Мысленный волк - Алексей Варламов
Шрифт:
Интервал:
Закладка:
Уля никого из большевиков не знала, но заранее ненавидела этих людей, и вся ее личная ненависть была направлена против врагов революции, а значит, ее счастья. Павел Матвеевич следил за политическим ростом своей юной подруги с не меньшим изумлением и азартом.
— Неужели ты отдала бы жизнь за то, чтоб убить Ленина или Троцкого?
— Отдала бы.
— И тебе не жаль своей молодости?
— Ни капельки. — Волосы ее разметались по плечам, сияли окруженные пороховыми пятнышками веснушек глаза, а он снова вспомнил, как три лета назад она сидела в лодке на Шеломи, обиженная, нахохлившаяся, — и как по-женски похорошела с той поры, такая близкая и еще более недоступная.
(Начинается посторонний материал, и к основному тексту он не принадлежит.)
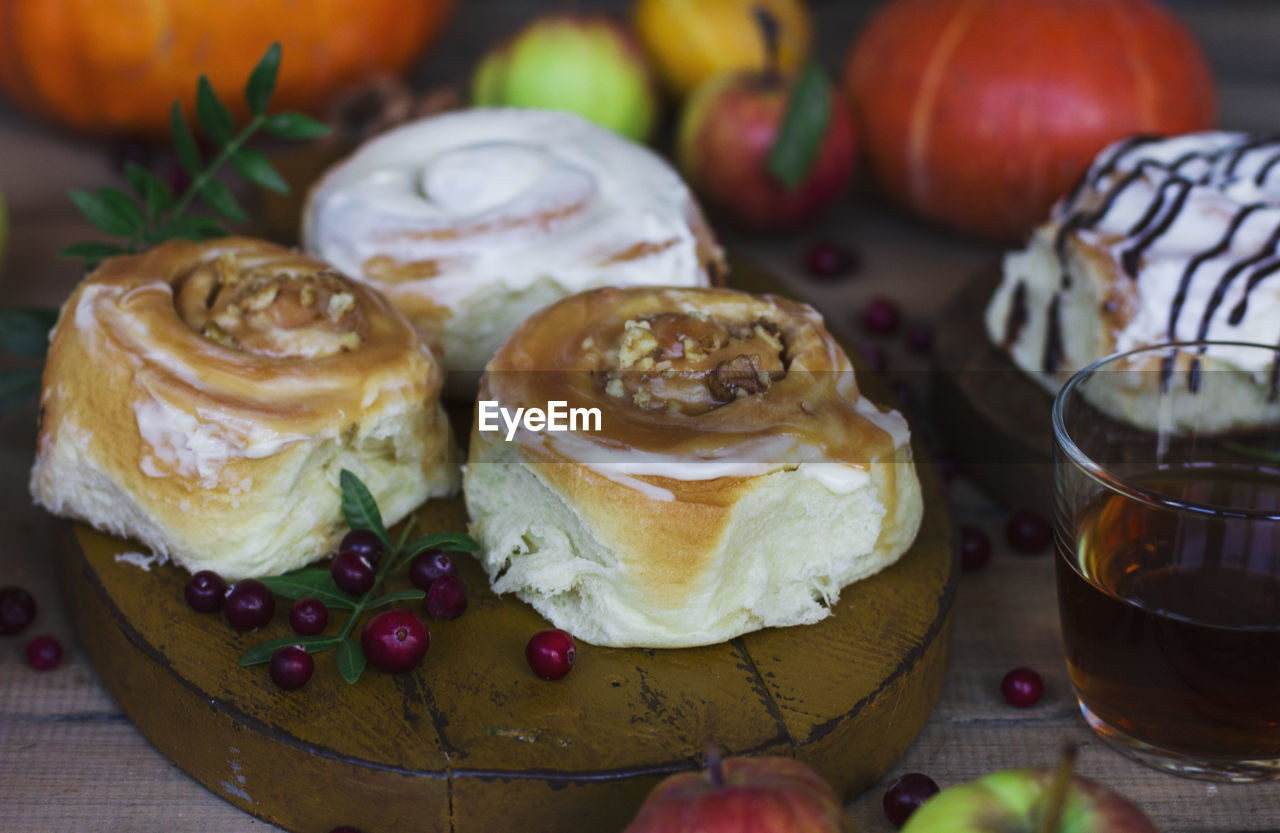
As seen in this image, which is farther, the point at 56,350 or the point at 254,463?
the point at 56,350

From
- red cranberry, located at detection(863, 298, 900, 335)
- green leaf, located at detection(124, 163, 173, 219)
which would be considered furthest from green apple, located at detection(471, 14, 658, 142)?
green leaf, located at detection(124, 163, 173, 219)

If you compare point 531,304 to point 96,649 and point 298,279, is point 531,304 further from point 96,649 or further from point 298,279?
point 96,649

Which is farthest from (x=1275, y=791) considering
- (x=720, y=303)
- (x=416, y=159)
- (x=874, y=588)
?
(x=416, y=159)

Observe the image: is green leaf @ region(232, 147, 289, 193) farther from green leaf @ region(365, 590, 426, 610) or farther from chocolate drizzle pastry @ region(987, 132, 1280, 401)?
chocolate drizzle pastry @ region(987, 132, 1280, 401)

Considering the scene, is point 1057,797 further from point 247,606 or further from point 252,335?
point 252,335

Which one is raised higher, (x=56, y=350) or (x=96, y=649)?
(x=56, y=350)

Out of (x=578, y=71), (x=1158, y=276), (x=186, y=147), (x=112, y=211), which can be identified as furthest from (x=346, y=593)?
(x=578, y=71)

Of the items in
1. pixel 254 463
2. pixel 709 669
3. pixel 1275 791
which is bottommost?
pixel 1275 791
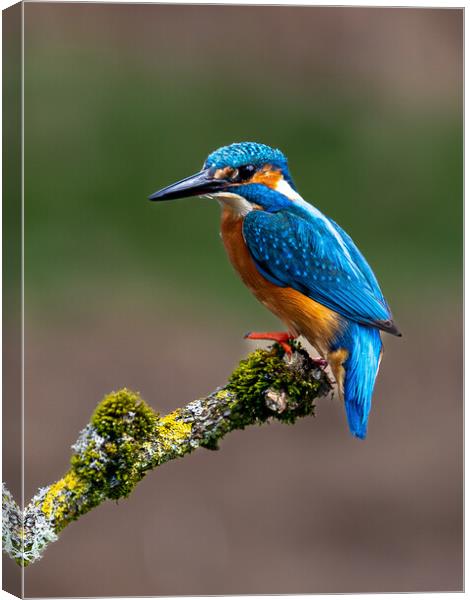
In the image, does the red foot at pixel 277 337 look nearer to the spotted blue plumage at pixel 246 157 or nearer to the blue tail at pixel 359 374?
the blue tail at pixel 359 374

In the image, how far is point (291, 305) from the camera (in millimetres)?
3842

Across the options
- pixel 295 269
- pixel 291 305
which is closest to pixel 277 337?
pixel 291 305

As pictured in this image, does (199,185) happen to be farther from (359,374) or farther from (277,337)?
(359,374)

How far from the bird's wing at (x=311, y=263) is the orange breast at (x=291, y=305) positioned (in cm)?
2

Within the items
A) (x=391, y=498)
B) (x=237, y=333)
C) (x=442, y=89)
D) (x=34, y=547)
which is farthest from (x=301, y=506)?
(x=442, y=89)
— Козочка, козочка, что с тобой станется? — бормотал Павел Матвеевич, и странная нежность слышалась ей в его голосе — та нежность, которая прежде выпадала только на долю его собак.
Теперь она наконец почувствовала себя материалом в этих легких, но очень уверенных руках — мешал лишь темно-синий глубокий сапфир, который просвечивал в полнолуние сквозь ее платье и о котором Легкобытов никогда не спрашивал, но подозрительно косился и в такие минуты смотрел на Улю насупленно, ревниво, хищно. От этого глаза ее мерцали сильнее обычного, а Павел Матвеевич темно и томно говорил про таинственную зеленую дверь, которая однажды откроется, и интересовался, отчего она не ведет личный дневник или альбом, как все барышни.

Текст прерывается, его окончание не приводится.